O total estimado para a produção da oleaginosa representa um crescimento de 5,1% frente à safra anterior, a partir de aumento de 2,8% na área plantada, para 45,29 milhões de hectares, e maiores produtividades na comparação anual, segundo a companhia estatal.

O ligeiro ajuste na expectativa de produção ocorre após a Conab elevar a previsão de área plantada em pouco mais de 100 mil hectares.

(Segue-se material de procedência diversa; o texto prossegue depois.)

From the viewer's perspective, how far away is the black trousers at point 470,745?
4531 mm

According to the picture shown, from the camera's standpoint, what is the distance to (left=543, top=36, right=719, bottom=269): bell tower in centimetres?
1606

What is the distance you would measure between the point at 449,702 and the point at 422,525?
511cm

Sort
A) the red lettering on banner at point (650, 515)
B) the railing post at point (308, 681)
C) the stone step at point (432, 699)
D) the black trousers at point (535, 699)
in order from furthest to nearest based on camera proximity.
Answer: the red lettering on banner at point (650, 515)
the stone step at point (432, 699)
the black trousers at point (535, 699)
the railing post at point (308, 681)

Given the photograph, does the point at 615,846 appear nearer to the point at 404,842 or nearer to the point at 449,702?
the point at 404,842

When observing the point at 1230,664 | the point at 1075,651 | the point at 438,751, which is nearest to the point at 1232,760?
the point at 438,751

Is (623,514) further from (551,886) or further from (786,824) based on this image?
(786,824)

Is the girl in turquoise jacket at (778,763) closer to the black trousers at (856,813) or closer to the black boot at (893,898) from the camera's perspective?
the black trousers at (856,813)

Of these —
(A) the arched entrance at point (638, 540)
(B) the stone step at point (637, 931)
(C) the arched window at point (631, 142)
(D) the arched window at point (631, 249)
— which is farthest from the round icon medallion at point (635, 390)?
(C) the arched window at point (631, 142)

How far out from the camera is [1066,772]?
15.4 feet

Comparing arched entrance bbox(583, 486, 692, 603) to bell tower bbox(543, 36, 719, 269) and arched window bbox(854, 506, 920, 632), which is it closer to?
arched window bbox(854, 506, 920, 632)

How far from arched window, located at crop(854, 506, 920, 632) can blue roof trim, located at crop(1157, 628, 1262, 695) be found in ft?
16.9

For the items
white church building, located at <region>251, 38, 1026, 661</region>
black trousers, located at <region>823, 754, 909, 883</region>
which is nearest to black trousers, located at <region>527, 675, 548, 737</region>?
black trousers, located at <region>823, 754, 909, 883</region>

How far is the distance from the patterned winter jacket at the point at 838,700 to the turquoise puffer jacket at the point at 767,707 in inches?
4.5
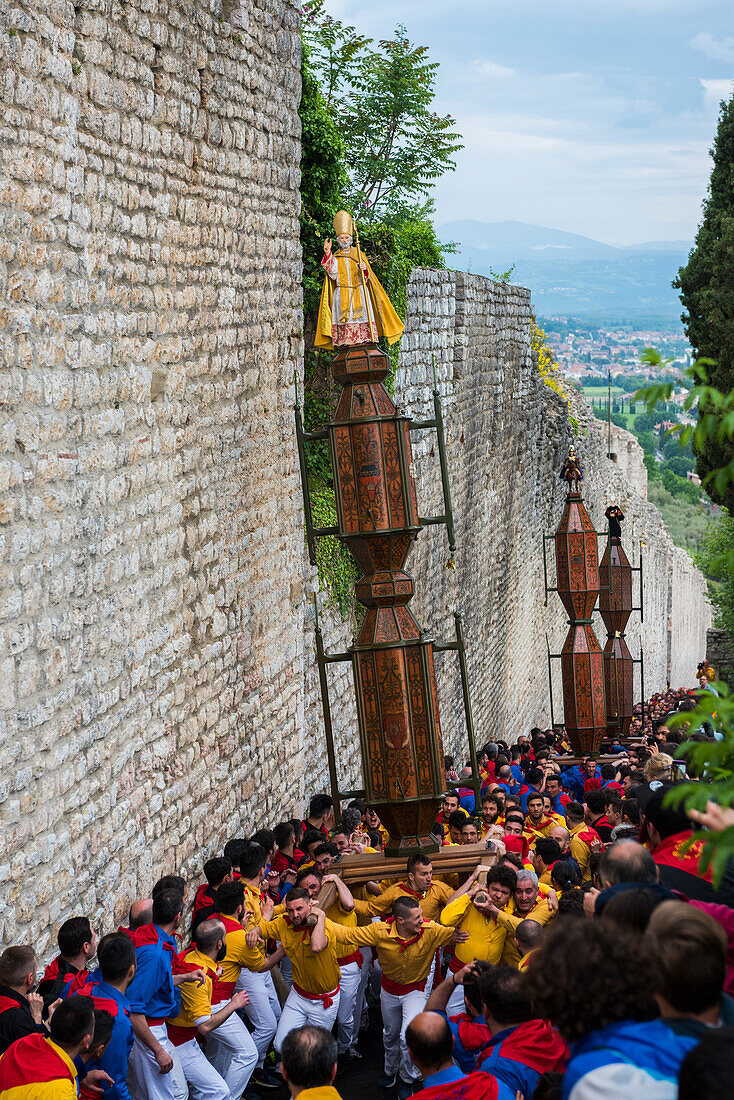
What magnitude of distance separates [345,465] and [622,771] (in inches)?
222

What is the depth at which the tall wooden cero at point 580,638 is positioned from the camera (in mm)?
12883

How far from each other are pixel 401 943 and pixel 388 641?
5.12ft

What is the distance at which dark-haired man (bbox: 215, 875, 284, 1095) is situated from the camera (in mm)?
5656

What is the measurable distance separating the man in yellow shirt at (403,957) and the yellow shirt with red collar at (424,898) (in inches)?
7.4

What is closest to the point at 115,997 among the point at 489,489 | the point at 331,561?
the point at 331,561

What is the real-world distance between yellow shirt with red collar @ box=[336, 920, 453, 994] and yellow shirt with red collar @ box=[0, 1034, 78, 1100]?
2121 millimetres

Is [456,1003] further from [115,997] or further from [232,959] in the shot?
[115,997]

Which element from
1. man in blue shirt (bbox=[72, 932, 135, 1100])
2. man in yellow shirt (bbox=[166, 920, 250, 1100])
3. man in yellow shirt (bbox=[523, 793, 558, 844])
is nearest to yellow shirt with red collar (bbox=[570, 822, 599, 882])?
man in yellow shirt (bbox=[523, 793, 558, 844])

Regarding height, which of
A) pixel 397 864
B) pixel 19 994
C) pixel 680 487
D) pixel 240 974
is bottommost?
pixel 680 487

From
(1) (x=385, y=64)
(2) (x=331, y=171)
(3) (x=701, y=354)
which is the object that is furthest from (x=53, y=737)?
(3) (x=701, y=354)

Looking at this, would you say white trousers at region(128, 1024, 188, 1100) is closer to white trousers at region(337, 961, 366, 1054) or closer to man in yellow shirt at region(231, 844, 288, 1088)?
man in yellow shirt at region(231, 844, 288, 1088)

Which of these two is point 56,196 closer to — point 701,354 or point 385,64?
point 385,64

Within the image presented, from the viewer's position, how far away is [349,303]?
682 centimetres

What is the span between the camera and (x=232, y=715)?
7.38 m
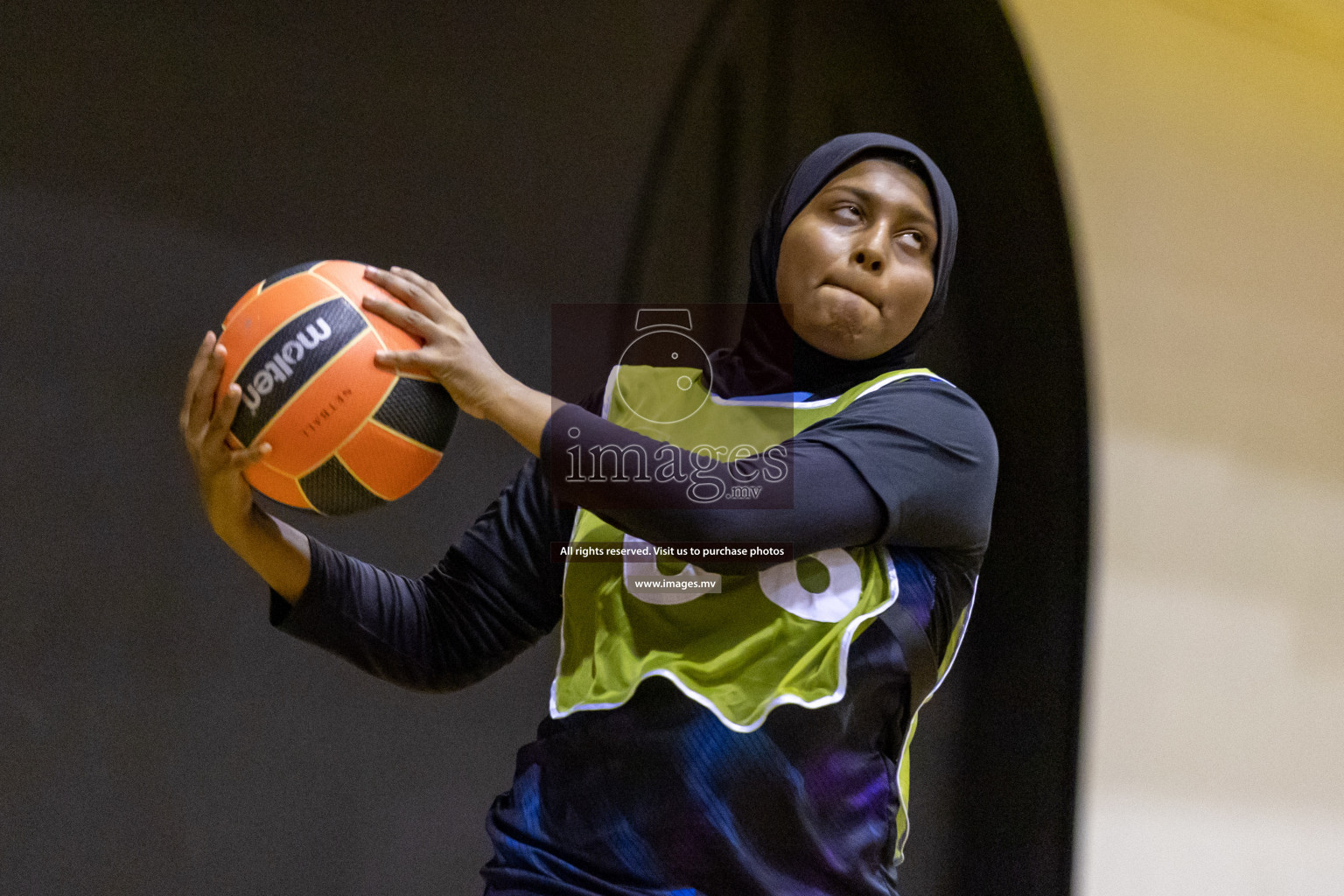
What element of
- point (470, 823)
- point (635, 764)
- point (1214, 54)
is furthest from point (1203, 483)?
point (635, 764)

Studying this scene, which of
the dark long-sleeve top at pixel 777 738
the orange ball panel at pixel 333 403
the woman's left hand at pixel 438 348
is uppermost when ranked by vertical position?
the woman's left hand at pixel 438 348

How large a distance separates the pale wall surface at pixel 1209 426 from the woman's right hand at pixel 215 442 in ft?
7.44

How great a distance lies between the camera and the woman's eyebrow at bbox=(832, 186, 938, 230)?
1549 millimetres

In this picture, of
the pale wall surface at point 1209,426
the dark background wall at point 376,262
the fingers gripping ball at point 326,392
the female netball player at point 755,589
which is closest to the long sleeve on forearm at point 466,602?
the female netball player at point 755,589

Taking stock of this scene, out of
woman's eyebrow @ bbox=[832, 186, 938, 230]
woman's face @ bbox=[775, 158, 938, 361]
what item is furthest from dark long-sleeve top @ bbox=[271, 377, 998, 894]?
woman's eyebrow @ bbox=[832, 186, 938, 230]

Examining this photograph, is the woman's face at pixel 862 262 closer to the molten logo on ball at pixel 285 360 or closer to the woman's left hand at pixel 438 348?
the woman's left hand at pixel 438 348

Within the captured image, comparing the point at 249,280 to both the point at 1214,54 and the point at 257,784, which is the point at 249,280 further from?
the point at 1214,54

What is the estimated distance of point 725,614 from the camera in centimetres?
139

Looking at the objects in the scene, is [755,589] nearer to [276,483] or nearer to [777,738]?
[777,738]

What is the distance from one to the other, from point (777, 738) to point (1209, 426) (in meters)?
2.46

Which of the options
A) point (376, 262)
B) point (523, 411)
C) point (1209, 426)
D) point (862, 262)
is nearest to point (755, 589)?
point (523, 411)

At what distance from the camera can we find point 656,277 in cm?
276

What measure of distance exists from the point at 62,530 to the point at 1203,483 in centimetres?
281

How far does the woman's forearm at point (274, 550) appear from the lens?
1482 mm
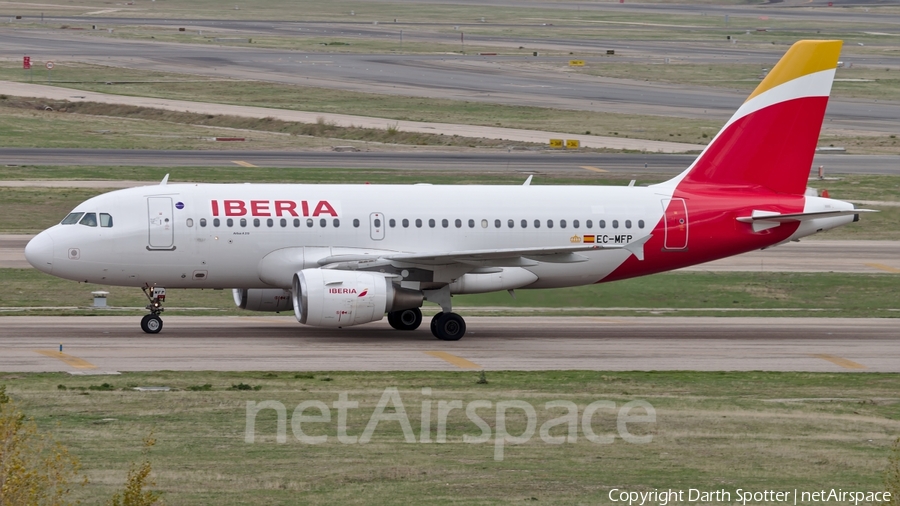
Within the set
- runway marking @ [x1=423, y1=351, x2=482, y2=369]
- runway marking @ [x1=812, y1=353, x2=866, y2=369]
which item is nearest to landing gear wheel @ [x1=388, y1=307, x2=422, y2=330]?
runway marking @ [x1=423, y1=351, x2=482, y2=369]

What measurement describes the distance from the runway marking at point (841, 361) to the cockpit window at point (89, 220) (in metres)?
19.8

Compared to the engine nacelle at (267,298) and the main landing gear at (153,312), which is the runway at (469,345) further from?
the engine nacelle at (267,298)

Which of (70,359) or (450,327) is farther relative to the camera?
(450,327)

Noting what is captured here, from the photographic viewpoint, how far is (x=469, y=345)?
116 feet

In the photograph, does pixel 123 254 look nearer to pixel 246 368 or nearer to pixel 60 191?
pixel 246 368

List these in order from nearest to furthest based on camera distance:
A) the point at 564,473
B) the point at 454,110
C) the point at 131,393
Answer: the point at 564,473 → the point at 131,393 → the point at 454,110

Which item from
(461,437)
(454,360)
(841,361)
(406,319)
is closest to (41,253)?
(406,319)

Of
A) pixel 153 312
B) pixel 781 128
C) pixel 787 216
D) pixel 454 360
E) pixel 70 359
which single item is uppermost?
pixel 781 128

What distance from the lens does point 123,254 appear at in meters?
35.3

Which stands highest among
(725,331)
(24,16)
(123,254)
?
(24,16)

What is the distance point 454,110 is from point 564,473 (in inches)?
3041

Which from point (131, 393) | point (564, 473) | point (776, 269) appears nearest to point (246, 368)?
point (131, 393)

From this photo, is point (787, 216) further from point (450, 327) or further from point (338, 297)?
point (338, 297)

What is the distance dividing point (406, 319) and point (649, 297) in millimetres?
11069
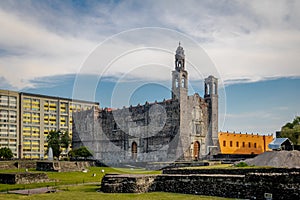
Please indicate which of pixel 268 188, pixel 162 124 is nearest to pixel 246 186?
pixel 268 188

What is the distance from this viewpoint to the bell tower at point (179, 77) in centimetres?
6619

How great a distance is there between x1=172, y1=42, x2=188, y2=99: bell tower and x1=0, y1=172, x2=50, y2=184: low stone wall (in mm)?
32899

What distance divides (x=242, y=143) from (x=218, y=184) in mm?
54585

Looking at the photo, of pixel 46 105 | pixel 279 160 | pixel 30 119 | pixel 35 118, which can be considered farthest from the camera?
pixel 46 105

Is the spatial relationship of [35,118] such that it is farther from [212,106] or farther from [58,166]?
[58,166]

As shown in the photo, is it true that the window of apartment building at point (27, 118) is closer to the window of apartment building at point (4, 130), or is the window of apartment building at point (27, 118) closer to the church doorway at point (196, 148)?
the window of apartment building at point (4, 130)

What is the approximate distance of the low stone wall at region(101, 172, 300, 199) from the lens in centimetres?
2205

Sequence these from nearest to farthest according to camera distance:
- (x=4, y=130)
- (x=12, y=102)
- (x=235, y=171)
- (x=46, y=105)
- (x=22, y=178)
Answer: (x=235, y=171) → (x=22, y=178) → (x=4, y=130) → (x=12, y=102) → (x=46, y=105)

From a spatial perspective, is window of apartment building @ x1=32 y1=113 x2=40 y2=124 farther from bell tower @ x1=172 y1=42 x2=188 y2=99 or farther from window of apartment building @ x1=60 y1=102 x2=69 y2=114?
bell tower @ x1=172 y1=42 x2=188 y2=99

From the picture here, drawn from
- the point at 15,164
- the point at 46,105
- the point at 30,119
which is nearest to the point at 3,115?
the point at 30,119

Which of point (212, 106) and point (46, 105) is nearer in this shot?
point (212, 106)

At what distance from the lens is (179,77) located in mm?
66812

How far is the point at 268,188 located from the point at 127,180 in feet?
32.4

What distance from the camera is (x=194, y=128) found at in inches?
2712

O aumento da previsão surpreendeu produtores, em momento em que o plantio tem dificuldades para avançar no Centro-Oeste brasileiro, devido à falta de chuvas e calor intenso.

Endrigo Dalcin, um produtor da região de Nova Xavantina (MT), disse ter achado a nova projeção da Conab exagerada. Ele conta que o plantio está parado em sua região por causa da falta de chuvas, e estima que a produção do Brasil não passará de 154 milhões de toneladas no ciclo 2023/24.

Marcos da Rosa, produtor de Canarana (MT), disse que a falta de chuvas vem ocasionando o replantio em certas áreas e que chove pouco e de maneira localizada em sua região.

Apesar de ter elevado a projeção de produção, a Conab citou problemas de atraso no plantio, os quais já vêm sendo relatados pelo setor e analistas privados, que já não veem uma safra com o mesmo potencial devido, principalmente, às precipitações irregulares nas regiões produtoras. Eles ponderaram que é cedo para falar em quebra.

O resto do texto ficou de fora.